The Parlando Project combines various words (usually poetry) with music as varied as I can make it. When I planned the Parlando Project I did not intend to post detailed examinations of the poems’ meanings.
After all, I thought, listening to music is a sensuous experience, and poetry, as it is musical speech, also has it impact when hearing it, independent of any final meaning one could extract from it. Of course, assuming the poetry is in one’s own language, it’s nearly impossible to escape meaning if one allows oneself to listen at all. Some words and phrases will mean something, even on first hearing, even with the most confusing and difficult poetry.
In the end, we may experience a difficult or elusive poem as if it was a set of flat-pack furniture, or a jigsaw puzzle, or as one of those plastic model kits that I bought and glued together in my youth. But in those cases, a wordless black and white sheet with numbers and pointed arrows inside the carton tells you this is to be assembled as a dresser or end table, and the puzzle or model kit has the beautiful color picture on the box top that tells you the pieces’ assembled meaning.
With a poem like Emily Dickinson’s “There’s a Certain Slant of Light” there is no picture of it complete, there are no assembly instructions. If you try to put it together, you may feel there are pieces missing.
The pieces, though, are beautiful, even left unconnected, even if we don’t know what the whole is to be. Slanted light on a winter’s afternoon with a heft like music. Shadows holding their breath. Heavenly hurt without a scar.
There’s no harm in going to the bottom of this post and using the player to hear my performance of “There’s A Certain Slant of Light” without reading the rest of this. There will be no test. There’s no correct answer. You never need to put down your pencil and close your test booklet. Dickinson didn’t write about what she intended with this poem, and intelligent readers have differed in what they found there.

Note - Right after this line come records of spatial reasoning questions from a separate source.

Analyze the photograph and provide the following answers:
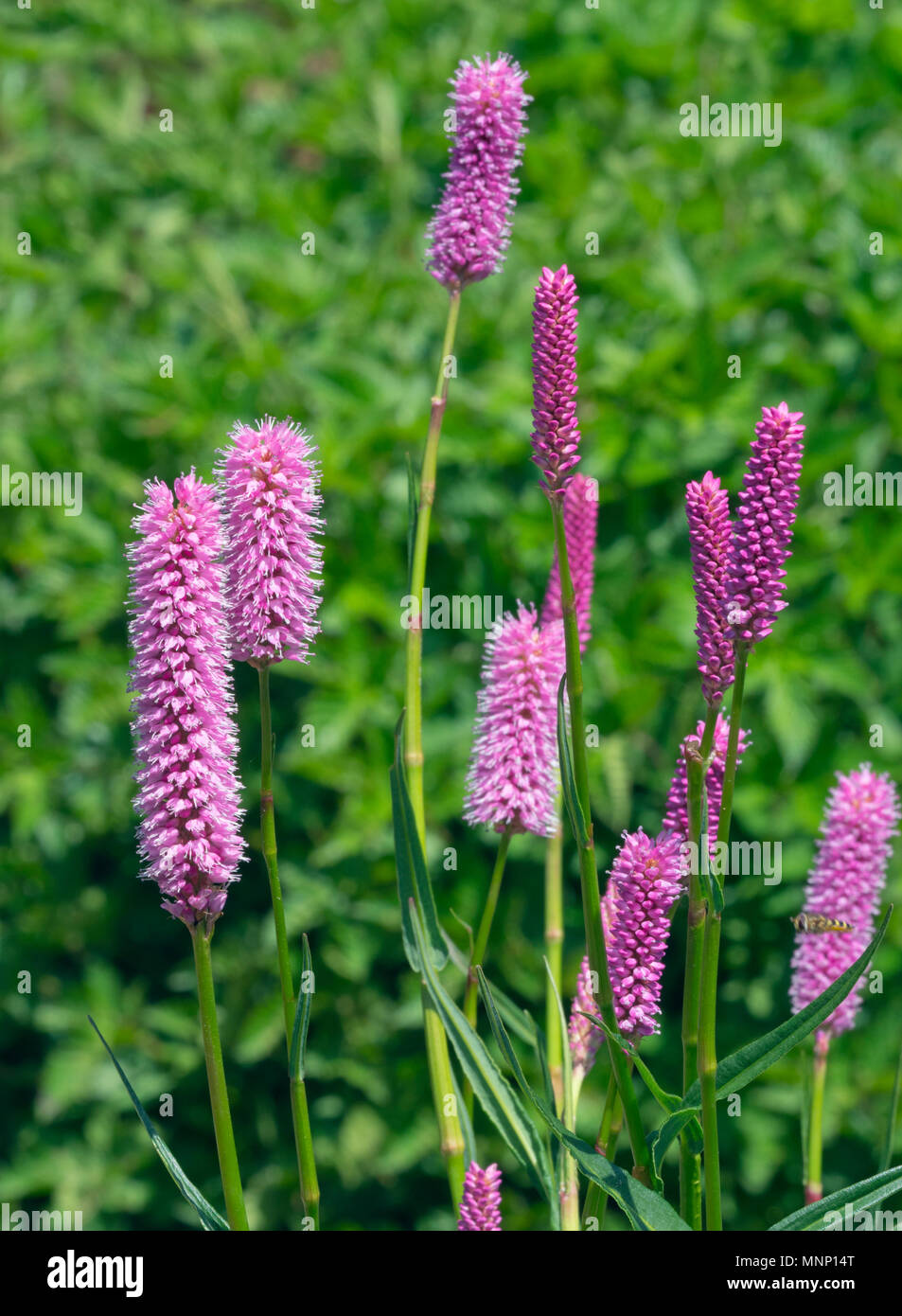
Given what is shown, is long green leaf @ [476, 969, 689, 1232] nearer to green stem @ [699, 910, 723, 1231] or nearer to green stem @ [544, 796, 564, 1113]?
green stem @ [699, 910, 723, 1231]

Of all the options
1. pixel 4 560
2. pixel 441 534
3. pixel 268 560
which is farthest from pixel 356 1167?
pixel 268 560

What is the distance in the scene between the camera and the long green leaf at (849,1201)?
971 mm

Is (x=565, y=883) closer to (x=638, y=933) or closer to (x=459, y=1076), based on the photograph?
(x=459, y=1076)

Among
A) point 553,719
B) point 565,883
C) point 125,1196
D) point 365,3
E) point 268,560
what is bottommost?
point 125,1196

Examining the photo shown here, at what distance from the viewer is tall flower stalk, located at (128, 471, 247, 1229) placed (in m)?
0.96

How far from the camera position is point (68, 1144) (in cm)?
365

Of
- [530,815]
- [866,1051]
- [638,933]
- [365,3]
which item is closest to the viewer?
[638,933]

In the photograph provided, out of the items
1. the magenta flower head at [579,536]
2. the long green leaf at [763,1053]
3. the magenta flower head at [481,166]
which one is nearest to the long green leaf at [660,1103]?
the long green leaf at [763,1053]

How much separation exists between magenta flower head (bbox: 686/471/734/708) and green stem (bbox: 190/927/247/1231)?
39cm

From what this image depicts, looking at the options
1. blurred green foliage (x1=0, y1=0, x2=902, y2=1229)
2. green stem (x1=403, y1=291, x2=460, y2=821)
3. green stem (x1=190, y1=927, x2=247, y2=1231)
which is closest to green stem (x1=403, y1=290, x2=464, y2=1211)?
green stem (x1=403, y1=291, x2=460, y2=821)

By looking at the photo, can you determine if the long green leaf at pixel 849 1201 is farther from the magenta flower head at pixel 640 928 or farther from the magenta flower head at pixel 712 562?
the magenta flower head at pixel 712 562

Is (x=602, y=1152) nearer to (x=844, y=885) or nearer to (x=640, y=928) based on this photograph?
(x=640, y=928)

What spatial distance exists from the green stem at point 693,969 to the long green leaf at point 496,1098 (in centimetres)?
10

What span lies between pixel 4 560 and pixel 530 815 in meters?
2.86
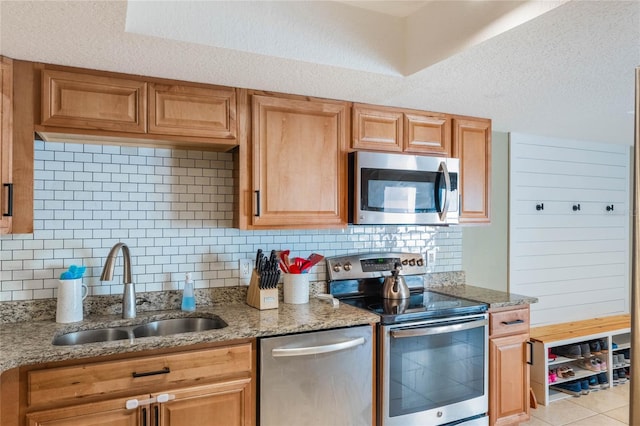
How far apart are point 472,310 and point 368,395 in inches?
31.5

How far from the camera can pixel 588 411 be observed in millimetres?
3318

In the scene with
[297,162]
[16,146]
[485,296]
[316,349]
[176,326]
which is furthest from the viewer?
[485,296]

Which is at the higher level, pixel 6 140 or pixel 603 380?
pixel 6 140

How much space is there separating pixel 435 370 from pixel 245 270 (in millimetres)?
1223

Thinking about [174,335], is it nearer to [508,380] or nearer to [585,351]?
[508,380]

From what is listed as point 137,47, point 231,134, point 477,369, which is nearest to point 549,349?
point 477,369

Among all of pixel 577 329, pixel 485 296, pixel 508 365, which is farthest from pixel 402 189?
pixel 577 329

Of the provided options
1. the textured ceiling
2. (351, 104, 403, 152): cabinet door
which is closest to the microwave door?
(351, 104, 403, 152): cabinet door

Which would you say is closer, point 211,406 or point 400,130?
point 211,406

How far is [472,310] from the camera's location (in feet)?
8.66

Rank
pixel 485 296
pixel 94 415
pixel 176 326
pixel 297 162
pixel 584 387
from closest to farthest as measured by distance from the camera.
A: pixel 94 415 → pixel 176 326 → pixel 297 162 → pixel 485 296 → pixel 584 387

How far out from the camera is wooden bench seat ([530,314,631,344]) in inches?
139

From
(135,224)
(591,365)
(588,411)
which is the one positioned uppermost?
(135,224)

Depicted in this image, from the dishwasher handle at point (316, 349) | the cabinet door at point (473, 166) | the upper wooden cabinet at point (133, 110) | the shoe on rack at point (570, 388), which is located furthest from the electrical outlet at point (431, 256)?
the upper wooden cabinet at point (133, 110)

Some found an end-table, others a fine art painting, others a plastic 1940 Ford sedan built one of three ways. Some listeners will just enjoy the pieces. There’s a little piano motif I play in it: A, B, C, E ascending and then back to A again. What does that mean? It’s an arpeggiated A minor (add 9) chord, or it’s just a series of notes that sound “meaningful” in sequence without knowing the harmony.